Espie, C. A., Fleming, L., Cassidy, J., Samuel, L., Taylor, L. M., White, C. A., . . . & Paul, J. (2008). Randomized controlled clinical effectiveness trial of cognitive behavior therapy compared with treatment as usual for persistent insomnia in patients with cancer. Journal of Clinical Oncology, 26, 4651–4658.

DOI Link

Intervention Characteristics/Basic Study Process

Nurses administered a cognitive-behavioral therapy (CBT) intervention consisting of five weekly 50-minute sessions provided during early afternoon or early evening. The intervention included standard CBT components, such as stimulus control, sleep restriction, and cognitive therapy strategies. The nurses had participated in CBT courses and psychologist-supervised practice and had audiotapes from randomly selected sessions evaluated for congruence with intervention components and principles.

Participants were randomized to either receive CBT or treatment as usual, with stratification for center, prerandomization Pittsburgh Sleep Quality Index (PSQI) scores, existing treatment for insomnia, and tumor type. A 2:1 treatment allocation, in favor of the intervention, was selected to make efficient use of the available CBT sessions and minimize the time patients would have to wait for CBT, thus reducing the potential for patient dropout. Researchers used several strategies to promote intervention fidelity and the integrity of the treatment allocations:  the study staff did not interact with other patients in the treatment as usual group, clinicians working with participants in the treatment as usual group did not receive any information about CBT; and printed intervention materials were developed.

Sample Characteristics

  • Participants were recruited by mail, posters, and directly by clinic staff.
  • Participants were drawn from the outpatient clinics at one of two large oncology centers in Great Britain.
  • Of the 150 participants, 103 were female and 47 were male.
  • Mean age was 61 years (range 38–86).
  • Less than 40% of participants were employed.
  • Median interval between cancer diagnosis and the presentation of insomnia complaint to the research team was longer than two years.
  • All participants had insomnia longer than six months, with a group median of 30 months.
  • Twenty-five percent of participants had insomnia longer than five years.
  • Twenty-three percent of the sample took a hypnotic medication for one or more night of the 10-night baseline.
  • Participants had breast, prostate, bowel, or gynecological cancer and satisfied the diagnostic criteria for chronic insomnia (defined as a mean value longer than 30 minutes for complaint of delayed sleep-onset latency and/or wake time after sleep onset, occurring three or more nights per week for three or more months and affecting daytime function).
  • Participants also had to screen greater than five on the PSQI, a psychometrically robust instrument that identifies clinically significant sleep disturbance.
  • Treatment (radiation therapy or chemotherapy) had to be completed by one month or more with no further anticancer therapy planned (excepting adjuvant hormone therapy).
  • Participants with acute illness, an estimated prognosis less than six months, confusional problems, drug misuse, evidence of other sleep disorders (e.g., sleep apnea), or with untreated psychiatric disorders were excluded.

Study Design

This was a randomized, controlled, pragmatic, two-center trial of CBT.

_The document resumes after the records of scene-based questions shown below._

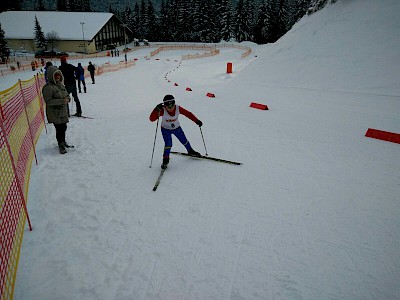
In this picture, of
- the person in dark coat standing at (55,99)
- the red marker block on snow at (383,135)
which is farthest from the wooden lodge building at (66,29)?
the red marker block on snow at (383,135)

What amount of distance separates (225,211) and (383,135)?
5.92 m

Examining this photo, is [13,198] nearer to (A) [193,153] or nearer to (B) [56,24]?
(A) [193,153]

Measurement Instruments/Methods

Fatigue Symptom Inventory Interference Subscale

Results

Compared with usual care, CBT resulted in a statistically significant improvement in fatigue interference/daytime fatigue following CBT treatment, and these improvements were sustained at six-month follow-up. Two-thirds of CBT participants attended all therapy sessions, and 94% attended at least three of five CBT sessions. There were similar levels of attrition in the intervention (18%) and usual-care comparison (16%) groups.

Limitations

Neither interventionists nor patients were blinded to study group allocation, and participants' knowledge that they were assigned to particular treatment arms may have influenced their responses on patient-reported outcome measures.